Teure Übernahme Einnahmen um jeden Preis: Warum Twitter unter Musk noch dringender Geld verdienen muss

Seit Elon Musk am Ruder ist, ändert sich bei Twitter vieles – für die Belegschaft genauso wie für die Nutzer:innen. Der neue Chef schaut vor allem aufs Geld. Und hat dafür einen guten Grund.

Es gehe ihm nicht ums Geld, das betonte Elon Musk während des monatelang anhaltenden Streits um die Twitter-Übernahme immer wieder. Und obwohl die Aussage bei einem derart teuren Deal auch für den reichsten Mann der Welt wenig glaubhaft schien, hat sie mit den ersten Amtshandlungen Musks jede Glaubwürdigkeit verloren. Unter der neuen Führung soll Twitter endlich Geld verdienen. Denn der finanzielle Druck ist durch Musk nur gewachsen.
========================================================================
▶ Die Aufgaben:
[A] Schreib aus dem Artikel über Twitter unter Musk alles von „Seit Elon Musk“ bis hinunter zu „Musk nur gewachsen.“ wortgetreu ab.
[B] Greif den Artikel über Twitter unter Musk bitte an seinem Ende wieder auf und schreib ihn weiter.

▶ Datenauszüge:
========================================================================
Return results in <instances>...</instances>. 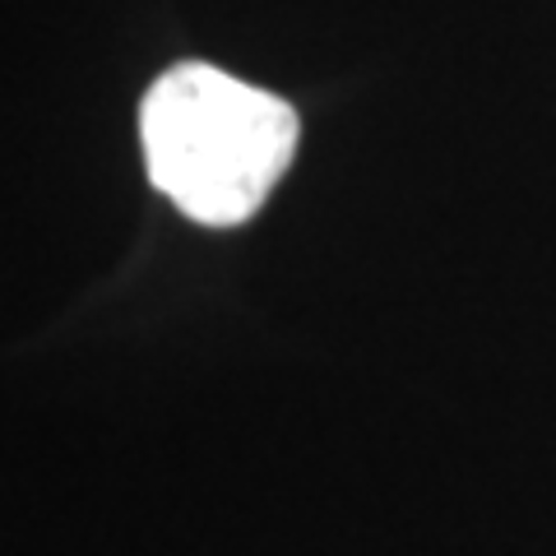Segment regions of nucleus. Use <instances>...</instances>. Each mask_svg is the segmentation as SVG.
<instances>
[{"label":"nucleus","instance_id":"nucleus-1","mask_svg":"<svg viewBox=\"0 0 556 556\" xmlns=\"http://www.w3.org/2000/svg\"><path fill=\"white\" fill-rule=\"evenodd\" d=\"M149 177L186 218L247 223L298 153V112L218 65H177L139 108Z\"/></svg>","mask_w":556,"mask_h":556}]
</instances>
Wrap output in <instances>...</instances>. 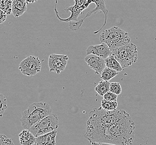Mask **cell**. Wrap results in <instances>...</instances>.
========================================================================
▶ Antwortliste:
[A]
Seit Elon Musk am Ruder ist, ändert sich bei Twitter vieles – für die Belegschaft genauso wie für die Nutzer:innen. Der neue Chef schaut vor allem aufs Geld. Und hat dafür einen guten Grund.

Es gehe ihm nicht ums Geld, das betonte Elon Musk während des monatelang anhaltenden Streits um die Twitter-Übernahme immer wieder. Und obwohl die Aussage bei einem derart teuren Deal auch für den reichsten Mann der Welt wenig glaubhaft schien, hat sie mit den ersten Amtshandlungen Musks jede Glaubwürdigkeit verloren. Unter der neuen Führung soll Twitter endlich Geld verdienen. Denn der finanzielle Druck ist durch Musk nur gewachsen.

[B]
Das spürt man auch an seinen Entscheidungen. Schon kurz nachdem Musk letzten Donnerstag das Ruder übernommen hatte, bekamen Angestellte und Nutzer:innen zu spüren, dass nun ein anderer Wind weht. Musk hat sehr offensichtlich vor, die Kosten zu senken und gleichzeitig die Einnahmen zu erhöhen. In einem Tweet gab der Chef das auch völlig offen zu: "Irgendwie müssen wir unsere Rechnungen bezahlen", twitterte er am Dienstag.

Harte Finanzen

Dass die nun noch höher ausfallen, hat auch der neue Chef zu verantworten. Musk zahlte die 44 Milliarden Dollar für den Kurznachrichtendienst natürlich nicht komplett aus der eigenen Tasche. Seine 200 Milliarden Dollar Vermögen liegen schließlich nicht bar herum, sondern sind vor allem Aktienvermögen. Würde er die Anteile von Tesla oder SpaceX verkaufen, würde der Kurs crashen. Musk musste sich das Geld also teilweise leihen – und einen Teil davon muss nun auch Twitter selbst zurückzahlen.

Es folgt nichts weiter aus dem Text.